EXERCISE REQUIREMENTS
In the listing below, give the stretch from the line containing "What is the depth" through the line containing "1.60 metres" again, with "wooden stick" changed to "wooden rod" and nothing else altered.
****
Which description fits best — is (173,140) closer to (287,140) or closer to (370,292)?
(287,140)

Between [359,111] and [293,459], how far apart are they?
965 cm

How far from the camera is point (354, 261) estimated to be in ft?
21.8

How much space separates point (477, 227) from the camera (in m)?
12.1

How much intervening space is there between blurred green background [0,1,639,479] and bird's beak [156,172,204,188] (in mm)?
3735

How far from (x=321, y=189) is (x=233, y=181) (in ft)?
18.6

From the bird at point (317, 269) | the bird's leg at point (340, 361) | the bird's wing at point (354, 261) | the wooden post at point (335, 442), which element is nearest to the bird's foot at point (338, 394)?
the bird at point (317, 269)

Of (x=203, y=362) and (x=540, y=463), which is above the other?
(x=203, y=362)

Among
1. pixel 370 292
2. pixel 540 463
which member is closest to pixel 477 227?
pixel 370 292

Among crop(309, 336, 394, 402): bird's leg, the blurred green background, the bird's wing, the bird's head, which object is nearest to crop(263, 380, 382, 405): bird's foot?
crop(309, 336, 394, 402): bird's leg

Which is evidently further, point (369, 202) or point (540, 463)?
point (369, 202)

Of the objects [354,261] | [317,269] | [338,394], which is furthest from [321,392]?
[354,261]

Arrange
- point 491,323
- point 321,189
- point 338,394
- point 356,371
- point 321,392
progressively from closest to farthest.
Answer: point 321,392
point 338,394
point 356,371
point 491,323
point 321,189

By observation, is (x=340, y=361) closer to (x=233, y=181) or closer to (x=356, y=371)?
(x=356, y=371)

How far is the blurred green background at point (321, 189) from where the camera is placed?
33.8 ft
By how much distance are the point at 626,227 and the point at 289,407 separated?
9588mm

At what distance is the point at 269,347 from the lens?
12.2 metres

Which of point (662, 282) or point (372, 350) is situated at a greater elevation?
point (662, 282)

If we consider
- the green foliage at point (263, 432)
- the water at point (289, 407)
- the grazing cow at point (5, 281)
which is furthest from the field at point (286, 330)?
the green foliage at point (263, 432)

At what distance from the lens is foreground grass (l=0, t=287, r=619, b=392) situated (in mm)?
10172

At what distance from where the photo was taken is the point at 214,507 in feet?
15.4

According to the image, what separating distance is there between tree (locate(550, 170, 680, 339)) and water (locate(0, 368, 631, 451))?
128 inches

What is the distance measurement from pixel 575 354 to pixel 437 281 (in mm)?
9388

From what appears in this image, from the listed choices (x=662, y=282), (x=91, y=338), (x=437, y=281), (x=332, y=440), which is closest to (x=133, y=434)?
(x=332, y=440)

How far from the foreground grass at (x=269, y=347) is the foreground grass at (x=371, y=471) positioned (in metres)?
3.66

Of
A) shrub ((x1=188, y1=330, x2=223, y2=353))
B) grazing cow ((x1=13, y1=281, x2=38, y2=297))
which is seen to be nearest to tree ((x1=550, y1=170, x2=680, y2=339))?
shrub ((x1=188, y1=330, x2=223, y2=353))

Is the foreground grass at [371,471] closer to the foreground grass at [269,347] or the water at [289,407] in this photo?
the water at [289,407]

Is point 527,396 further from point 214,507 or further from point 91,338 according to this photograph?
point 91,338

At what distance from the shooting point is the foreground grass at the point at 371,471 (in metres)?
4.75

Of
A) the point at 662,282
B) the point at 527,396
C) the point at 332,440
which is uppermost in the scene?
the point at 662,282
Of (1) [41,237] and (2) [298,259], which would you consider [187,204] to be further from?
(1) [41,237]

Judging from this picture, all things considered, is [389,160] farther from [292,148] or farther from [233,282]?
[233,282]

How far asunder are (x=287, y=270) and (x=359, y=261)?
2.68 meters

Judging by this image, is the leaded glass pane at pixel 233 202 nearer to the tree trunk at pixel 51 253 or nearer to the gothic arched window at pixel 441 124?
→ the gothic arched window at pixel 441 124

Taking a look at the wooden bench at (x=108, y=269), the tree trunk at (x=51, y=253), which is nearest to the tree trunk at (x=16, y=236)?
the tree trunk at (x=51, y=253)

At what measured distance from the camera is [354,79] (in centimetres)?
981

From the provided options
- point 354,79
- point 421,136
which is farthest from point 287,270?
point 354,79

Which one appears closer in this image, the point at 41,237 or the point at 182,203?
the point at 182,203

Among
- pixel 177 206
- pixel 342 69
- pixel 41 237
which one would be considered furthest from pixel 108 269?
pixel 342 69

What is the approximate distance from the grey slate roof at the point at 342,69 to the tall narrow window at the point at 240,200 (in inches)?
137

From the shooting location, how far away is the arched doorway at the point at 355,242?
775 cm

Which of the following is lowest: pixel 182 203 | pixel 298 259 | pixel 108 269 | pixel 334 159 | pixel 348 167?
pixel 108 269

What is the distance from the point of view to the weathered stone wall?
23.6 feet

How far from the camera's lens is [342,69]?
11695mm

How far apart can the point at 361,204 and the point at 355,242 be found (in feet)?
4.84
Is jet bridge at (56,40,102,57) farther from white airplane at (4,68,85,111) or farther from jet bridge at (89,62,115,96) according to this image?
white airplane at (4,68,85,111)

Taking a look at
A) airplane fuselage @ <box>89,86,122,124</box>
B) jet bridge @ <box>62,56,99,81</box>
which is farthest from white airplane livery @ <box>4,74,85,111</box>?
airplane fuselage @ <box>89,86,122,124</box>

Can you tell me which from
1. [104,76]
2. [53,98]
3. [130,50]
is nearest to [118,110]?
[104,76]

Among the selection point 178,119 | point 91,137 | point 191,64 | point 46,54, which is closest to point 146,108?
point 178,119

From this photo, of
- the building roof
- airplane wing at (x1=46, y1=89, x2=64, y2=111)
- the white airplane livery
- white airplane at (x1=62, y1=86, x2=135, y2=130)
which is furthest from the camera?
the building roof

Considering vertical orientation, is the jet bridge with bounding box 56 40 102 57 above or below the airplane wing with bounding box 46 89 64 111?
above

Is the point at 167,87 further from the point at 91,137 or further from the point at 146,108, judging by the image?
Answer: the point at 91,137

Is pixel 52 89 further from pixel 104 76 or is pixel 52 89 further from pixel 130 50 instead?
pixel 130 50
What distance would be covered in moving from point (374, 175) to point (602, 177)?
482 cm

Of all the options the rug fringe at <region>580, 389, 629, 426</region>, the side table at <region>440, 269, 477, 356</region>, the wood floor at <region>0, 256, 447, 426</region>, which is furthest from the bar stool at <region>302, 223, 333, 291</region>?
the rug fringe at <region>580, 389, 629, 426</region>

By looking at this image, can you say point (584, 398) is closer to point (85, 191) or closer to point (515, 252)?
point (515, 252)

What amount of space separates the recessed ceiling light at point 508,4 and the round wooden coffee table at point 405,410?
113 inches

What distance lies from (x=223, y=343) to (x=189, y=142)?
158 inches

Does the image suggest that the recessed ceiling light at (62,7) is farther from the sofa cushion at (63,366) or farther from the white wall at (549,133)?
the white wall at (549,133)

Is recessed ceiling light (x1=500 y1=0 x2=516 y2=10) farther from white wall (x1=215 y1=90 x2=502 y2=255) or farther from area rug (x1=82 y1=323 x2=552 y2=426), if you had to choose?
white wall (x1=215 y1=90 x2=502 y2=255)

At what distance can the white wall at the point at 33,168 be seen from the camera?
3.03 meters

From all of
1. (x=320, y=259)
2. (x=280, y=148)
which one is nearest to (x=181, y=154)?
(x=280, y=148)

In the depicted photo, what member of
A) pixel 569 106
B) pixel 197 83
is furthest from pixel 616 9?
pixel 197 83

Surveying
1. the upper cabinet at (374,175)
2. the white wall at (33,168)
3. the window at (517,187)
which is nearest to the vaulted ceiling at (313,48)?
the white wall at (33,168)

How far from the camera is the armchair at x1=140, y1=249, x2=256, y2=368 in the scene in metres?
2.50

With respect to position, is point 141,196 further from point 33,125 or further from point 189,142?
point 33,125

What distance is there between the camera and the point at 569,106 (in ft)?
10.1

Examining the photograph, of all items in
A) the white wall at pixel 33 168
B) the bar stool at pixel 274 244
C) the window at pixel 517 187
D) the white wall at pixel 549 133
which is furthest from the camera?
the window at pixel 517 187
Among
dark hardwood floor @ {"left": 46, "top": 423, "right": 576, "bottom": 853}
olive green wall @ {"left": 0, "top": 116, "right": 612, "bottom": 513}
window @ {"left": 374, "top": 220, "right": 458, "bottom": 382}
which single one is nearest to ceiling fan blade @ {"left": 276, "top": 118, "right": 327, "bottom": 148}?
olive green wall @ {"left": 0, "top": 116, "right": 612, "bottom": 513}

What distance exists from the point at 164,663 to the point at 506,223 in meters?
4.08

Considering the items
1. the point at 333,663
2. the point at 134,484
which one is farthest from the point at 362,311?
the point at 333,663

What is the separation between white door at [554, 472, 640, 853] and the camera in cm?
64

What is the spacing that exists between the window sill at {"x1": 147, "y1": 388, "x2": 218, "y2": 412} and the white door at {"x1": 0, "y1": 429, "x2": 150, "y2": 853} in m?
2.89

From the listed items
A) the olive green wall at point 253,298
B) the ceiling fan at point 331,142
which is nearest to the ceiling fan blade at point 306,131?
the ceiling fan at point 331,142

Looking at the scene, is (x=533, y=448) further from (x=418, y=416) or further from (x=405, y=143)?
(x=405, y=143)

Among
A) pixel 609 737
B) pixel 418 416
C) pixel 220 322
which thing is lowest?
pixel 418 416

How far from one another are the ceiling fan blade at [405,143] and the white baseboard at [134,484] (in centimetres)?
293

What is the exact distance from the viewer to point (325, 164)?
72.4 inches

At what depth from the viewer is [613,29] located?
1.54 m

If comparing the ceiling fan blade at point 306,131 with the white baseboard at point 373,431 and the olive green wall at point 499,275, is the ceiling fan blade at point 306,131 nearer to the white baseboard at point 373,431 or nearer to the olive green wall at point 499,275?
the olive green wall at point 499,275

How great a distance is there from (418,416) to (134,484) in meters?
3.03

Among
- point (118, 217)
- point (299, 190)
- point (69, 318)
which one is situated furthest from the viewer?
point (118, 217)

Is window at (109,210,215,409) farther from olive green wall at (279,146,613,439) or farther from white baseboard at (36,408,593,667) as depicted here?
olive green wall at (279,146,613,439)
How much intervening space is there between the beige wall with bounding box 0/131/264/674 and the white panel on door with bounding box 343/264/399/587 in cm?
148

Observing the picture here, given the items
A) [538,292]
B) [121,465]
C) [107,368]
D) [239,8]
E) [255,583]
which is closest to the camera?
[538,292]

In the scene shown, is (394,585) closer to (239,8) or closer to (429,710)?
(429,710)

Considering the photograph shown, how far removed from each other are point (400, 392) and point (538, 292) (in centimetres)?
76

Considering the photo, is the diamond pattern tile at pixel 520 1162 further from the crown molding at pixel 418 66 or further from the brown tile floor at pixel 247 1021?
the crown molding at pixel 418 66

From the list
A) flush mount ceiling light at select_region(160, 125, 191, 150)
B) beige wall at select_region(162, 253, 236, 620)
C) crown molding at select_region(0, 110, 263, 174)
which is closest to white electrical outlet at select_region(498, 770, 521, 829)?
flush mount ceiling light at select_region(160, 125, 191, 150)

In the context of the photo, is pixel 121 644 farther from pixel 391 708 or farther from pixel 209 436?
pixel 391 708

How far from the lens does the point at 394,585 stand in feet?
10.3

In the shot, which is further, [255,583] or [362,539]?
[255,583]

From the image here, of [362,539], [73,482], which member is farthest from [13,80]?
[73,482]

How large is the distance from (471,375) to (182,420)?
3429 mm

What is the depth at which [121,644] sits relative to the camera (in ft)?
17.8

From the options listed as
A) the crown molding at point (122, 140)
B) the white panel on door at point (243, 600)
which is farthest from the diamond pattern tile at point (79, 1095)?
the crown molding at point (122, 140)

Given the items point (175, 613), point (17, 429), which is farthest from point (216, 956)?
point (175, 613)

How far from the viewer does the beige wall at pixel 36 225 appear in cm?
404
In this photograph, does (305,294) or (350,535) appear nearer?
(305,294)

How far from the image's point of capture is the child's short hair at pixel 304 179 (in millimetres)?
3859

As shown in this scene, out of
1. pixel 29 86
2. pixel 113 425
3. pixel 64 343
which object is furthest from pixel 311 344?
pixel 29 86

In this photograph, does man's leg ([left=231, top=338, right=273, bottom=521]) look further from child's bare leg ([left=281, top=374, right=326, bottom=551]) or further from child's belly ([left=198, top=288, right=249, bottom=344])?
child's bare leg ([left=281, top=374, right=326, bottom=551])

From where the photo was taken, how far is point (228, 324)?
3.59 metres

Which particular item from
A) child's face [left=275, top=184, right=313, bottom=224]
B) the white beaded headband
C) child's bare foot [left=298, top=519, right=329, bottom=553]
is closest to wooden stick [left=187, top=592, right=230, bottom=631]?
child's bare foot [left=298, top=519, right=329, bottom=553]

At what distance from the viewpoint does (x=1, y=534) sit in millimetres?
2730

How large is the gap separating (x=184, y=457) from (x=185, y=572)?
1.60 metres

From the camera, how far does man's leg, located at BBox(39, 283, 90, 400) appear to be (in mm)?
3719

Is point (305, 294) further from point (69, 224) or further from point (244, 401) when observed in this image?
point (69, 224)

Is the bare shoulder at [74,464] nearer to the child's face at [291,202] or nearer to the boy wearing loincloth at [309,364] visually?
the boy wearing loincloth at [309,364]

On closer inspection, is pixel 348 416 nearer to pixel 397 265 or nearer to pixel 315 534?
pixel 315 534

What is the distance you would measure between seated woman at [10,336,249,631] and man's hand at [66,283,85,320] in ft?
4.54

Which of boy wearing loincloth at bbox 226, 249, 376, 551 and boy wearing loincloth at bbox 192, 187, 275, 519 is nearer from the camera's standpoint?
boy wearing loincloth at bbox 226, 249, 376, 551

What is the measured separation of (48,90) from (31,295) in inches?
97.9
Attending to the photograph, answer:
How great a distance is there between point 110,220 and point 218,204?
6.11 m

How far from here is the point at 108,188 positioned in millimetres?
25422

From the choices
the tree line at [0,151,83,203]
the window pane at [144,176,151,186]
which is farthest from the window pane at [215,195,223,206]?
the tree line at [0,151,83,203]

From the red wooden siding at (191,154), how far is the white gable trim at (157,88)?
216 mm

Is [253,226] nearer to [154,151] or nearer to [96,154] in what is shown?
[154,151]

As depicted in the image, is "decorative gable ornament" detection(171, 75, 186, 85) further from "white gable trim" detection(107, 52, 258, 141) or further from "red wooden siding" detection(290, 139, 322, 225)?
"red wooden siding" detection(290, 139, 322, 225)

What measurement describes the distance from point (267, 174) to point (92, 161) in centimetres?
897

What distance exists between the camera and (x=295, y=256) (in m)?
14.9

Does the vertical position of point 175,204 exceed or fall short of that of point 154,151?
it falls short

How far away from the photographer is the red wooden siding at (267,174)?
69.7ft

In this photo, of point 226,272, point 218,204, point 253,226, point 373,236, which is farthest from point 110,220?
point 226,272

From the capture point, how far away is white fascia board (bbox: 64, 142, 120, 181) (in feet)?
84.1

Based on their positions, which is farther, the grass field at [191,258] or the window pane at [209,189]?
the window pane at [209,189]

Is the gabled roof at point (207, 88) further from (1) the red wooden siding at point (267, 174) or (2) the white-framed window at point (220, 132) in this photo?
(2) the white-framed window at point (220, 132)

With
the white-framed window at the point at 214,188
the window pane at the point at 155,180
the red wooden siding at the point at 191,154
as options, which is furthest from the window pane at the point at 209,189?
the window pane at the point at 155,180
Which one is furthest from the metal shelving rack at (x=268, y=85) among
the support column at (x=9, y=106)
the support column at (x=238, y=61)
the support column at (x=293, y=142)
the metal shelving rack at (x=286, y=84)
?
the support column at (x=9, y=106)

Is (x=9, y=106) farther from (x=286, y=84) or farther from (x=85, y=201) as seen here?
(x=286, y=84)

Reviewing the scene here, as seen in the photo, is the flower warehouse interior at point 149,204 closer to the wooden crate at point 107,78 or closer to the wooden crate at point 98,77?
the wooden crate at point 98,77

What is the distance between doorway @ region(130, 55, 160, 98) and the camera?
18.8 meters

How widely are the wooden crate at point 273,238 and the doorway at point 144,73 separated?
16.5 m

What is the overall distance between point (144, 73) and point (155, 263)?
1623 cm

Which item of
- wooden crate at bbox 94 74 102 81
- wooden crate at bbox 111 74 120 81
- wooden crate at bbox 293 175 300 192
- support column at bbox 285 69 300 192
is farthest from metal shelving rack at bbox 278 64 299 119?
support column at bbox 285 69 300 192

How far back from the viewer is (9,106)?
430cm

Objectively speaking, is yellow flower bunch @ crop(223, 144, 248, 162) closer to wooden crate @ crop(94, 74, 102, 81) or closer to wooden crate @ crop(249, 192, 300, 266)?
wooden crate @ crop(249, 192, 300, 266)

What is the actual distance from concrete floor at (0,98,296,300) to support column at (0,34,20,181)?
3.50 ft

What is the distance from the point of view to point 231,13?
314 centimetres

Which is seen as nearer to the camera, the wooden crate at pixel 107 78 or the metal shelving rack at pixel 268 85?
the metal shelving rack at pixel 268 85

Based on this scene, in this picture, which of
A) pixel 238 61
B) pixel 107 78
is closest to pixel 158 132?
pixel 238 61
****
ANSWER TO THE TASK
What is the depth at which [121,644] sits relative to the camera (in ft)?
17.8

From the options listed as
A) the crown molding at point (122, 140)
B) the white panel on door at point (243, 600)
which is farthest from the diamond pattern tile at point (79, 1095)?
the crown molding at point (122, 140)

Given the items point (175, 613), point (17, 429), which is farthest from point (216, 956)?
point (175, 613)

How far from the viewer does the beige wall at pixel 36 225 appear in cm?
404
In this photograph, does (305,294) or (350,535) appear nearer?
(305,294)

How far from the image's point of capture is the child's short hair at pixel 304 179 (in millimetres)?
3859

As shown in this scene, out of
1. pixel 29 86
2. pixel 113 425
3. pixel 64 343
which object is furthest from pixel 311 344?
pixel 29 86

In this photograph, does man's leg ([left=231, top=338, right=273, bottom=521]) look further from child's bare leg ([left=281, top=374, right=326, bottom=551]) or further from child's belly ([left=198, top=288, right=249, bottom=344])?
child's bare leg ([left=281, top=374, right=326, bottom=551])

From where the photo was taken, how far is point (228, 324)?
3.59 metres

Which particular item from
A) child's face [left=275, top=184, right=313, bottom=224]
B) the white beaded headband
C) child's bare foot [left=298, top=519, right=329, bottom=553]
is closest to wooden rod [left=187, top=592, right=230, bottom=631]?
child's bare foot [left=298, top=519, right=329, bottom=553]

At what distance from the viewpoint does (x=1, y=534) sit in millimetres?
2730

How large is the gap separating (x=184, y=457) from (x=185, y=572)?
1.60 metres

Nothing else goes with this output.